The Evolution of Typography: From Bitmap Fonts to Vector Outfits and PDF Subsetting
By Abdullah Taha
In the early days of computers, fonts were represented as simple grids of pixels (bitmap fonts). If you zoomed in or changed the font size, the characters became heavily pixelated and unreadable. In the late 1980s, Adobe introduced Type 1 fonts, and Apple and Microsoft countered with TrueType (.ttf), transitioning typography from static pixels to vector mathematics. In a vector font, each character (glyph) is represented as a series of Bézier curves and lines. This allows the renderer to scale the font to any size losslessly, recalculating the outline pixels dynamically.

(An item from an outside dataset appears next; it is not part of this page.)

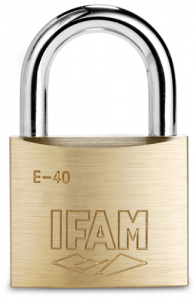 IFAM Padlocks - Brass (PAD250)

When a PDF document is compiled, embedding entire font files (which can contain thousands of glyphs and take up megabytes of space) is highly inefficient. To solve this, compilers use a technique called Font Subsetting. A font subsetting algorithm parses the document, lists the exact characters used (e.g., if only 'A', 'e', and 't' are used, it discards all other glyphs), and generates a stripped-down version of the font containing only those specific outlines. This subset is then embedded inside the PDF's `/Font` dictionary.

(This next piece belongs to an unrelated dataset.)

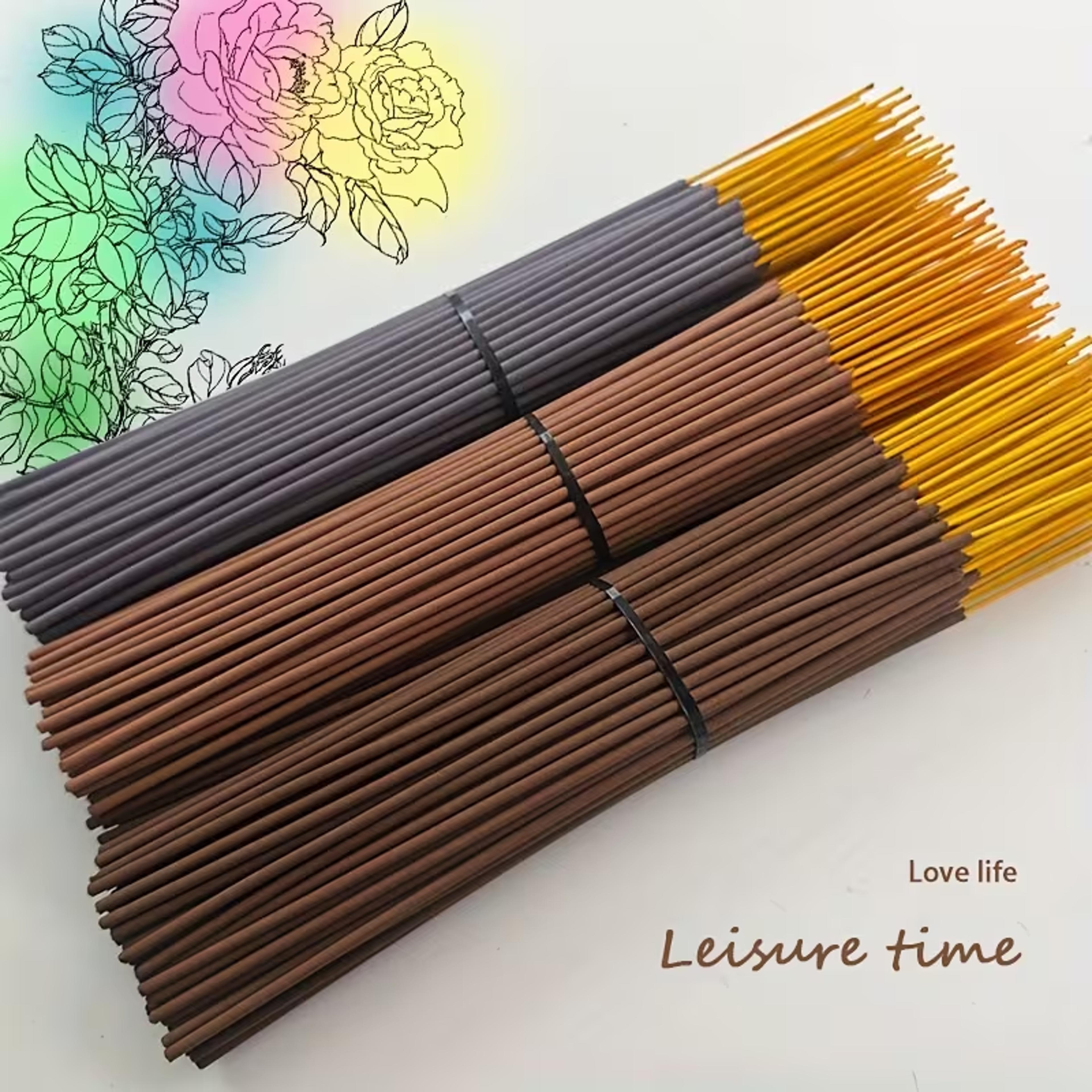 white musk clove vanilla sage bamboo stick incense natural high quality strong long lasting fragrance home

This subsetting process is crucial for keeping PDF files small, but it introduces a major challenge for editing. If you try to modify a PDF containing a subsetted font and add a character that wasn't in the original text (like 'z'), the viewer won't have the vector data for that glyph, resulting in blank spaces or broken symbols. In TellPDF, our client-side editor analyzes the embedded font dictionaries and automatically falls back to standard system fonts or downloads vector subsets as needed to ensure that edits are rendered correctly without corrupting the file's layout.